By the late 1960s, America’s fresh waters were in crisis. Rivers were catching fire, unsafe E.coli levels were common, and Time Magazine declared Lake Erie dead. Against this backdrop, the Clean Water Act of 1972 was enacted. It has led to improvements in pollution regulation and sewage treatment.

Still, by the EPA’s estimation some 60 percent of our nation’s streams and wetlands lack adequate protection and a third of our drinking water sources are at risk. Some of this stems from language in the Clean Water Act. It aspires to protect the “waters of the United States,” yet it never defines what this phrase means.

Congress clearly intended to clean up navigable waters and their tributaries. But do protections extend to floodplains? Marshes? Drainage ditches? These ‘gray’ cases have resulted in a slow and expensive regulatory process. To clear up ambiguity, the EPA is currently defining the phrase “waters of the United States.”

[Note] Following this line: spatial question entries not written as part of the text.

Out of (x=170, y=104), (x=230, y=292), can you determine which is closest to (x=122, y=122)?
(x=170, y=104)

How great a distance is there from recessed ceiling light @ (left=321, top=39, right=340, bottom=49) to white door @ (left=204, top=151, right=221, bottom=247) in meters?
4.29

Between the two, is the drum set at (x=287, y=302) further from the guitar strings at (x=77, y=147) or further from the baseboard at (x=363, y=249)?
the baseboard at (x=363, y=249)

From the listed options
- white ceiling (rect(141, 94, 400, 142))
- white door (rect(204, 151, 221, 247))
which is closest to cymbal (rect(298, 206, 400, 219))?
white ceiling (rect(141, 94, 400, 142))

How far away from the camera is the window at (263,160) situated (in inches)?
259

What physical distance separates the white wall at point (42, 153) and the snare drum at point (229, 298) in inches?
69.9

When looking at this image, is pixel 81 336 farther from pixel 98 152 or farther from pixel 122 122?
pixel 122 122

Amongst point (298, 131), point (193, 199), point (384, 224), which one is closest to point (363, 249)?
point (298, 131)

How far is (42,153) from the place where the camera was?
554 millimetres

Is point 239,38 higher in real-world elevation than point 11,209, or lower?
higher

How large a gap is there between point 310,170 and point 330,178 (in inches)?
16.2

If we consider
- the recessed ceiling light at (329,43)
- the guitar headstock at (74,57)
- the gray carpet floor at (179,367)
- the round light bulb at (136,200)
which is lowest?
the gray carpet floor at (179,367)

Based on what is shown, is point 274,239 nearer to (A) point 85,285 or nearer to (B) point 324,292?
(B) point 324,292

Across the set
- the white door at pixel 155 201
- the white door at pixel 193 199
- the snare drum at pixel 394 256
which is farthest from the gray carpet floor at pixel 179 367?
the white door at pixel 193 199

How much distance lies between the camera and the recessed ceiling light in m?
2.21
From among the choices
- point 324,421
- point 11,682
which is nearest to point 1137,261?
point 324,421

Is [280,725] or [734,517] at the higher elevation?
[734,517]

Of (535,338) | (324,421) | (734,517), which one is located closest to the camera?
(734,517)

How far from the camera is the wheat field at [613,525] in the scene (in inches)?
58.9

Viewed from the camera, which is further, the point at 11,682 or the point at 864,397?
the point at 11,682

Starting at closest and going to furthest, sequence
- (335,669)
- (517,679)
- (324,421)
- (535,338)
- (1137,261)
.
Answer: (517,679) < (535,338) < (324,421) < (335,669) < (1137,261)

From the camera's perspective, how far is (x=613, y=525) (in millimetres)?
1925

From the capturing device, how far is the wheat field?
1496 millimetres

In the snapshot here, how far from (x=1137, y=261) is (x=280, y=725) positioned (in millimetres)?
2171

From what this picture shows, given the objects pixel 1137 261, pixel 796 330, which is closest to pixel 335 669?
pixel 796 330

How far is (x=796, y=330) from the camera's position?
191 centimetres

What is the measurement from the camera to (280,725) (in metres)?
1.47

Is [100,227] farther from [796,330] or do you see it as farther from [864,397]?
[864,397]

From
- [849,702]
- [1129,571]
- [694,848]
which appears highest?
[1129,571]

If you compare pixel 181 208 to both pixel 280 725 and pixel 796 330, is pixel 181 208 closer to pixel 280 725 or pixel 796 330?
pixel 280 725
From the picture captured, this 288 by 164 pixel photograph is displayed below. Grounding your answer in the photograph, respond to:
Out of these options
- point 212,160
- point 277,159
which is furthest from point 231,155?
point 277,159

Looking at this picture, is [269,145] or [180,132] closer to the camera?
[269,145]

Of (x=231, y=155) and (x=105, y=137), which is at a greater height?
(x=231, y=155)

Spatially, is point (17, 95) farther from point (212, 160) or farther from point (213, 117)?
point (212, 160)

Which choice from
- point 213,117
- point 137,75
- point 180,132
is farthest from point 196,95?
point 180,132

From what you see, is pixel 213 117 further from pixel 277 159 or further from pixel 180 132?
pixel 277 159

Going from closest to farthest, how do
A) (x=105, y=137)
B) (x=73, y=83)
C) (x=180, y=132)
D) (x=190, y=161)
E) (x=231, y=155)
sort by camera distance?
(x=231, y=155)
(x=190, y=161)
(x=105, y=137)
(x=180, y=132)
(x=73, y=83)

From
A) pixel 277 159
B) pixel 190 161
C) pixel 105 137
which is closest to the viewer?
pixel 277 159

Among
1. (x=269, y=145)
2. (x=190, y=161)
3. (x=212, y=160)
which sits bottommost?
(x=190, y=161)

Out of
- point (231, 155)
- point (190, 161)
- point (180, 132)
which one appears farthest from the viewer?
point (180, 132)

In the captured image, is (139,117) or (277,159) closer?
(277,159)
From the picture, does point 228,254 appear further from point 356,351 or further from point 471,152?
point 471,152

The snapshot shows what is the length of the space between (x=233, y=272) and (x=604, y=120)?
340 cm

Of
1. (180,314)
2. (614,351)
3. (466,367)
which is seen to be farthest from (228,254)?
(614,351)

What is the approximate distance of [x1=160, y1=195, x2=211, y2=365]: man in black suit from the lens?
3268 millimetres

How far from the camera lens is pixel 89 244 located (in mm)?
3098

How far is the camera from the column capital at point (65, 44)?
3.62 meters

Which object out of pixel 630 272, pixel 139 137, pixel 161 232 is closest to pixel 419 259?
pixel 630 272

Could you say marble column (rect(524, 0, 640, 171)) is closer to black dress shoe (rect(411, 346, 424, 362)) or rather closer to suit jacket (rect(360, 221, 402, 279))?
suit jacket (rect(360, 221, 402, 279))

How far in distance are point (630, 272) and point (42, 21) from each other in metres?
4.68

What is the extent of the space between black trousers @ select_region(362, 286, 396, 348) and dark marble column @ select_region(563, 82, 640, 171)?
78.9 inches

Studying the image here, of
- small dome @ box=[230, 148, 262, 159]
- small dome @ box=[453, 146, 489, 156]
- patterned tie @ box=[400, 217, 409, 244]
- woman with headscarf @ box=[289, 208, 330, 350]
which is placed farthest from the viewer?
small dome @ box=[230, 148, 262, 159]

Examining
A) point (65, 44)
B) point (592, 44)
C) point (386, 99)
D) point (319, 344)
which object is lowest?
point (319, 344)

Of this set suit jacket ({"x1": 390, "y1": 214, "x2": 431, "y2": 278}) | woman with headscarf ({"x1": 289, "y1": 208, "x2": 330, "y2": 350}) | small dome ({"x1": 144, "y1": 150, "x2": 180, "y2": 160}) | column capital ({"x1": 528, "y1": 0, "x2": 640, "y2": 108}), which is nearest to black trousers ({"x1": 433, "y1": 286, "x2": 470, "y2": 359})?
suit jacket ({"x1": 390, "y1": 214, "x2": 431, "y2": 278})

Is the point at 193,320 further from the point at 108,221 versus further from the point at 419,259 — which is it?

Cary Institute scientist Dr. Dave Strayer comments: “The EPA's proposed definition looks sensible and supported by science. It clarifies rather than expands the Clean Water Act's jurisdiction. While there has been push-back by agriculture, it’s important to remember that as much as we like farms, no industry in the U.S. uses more water, or causes more widespread water pollution.”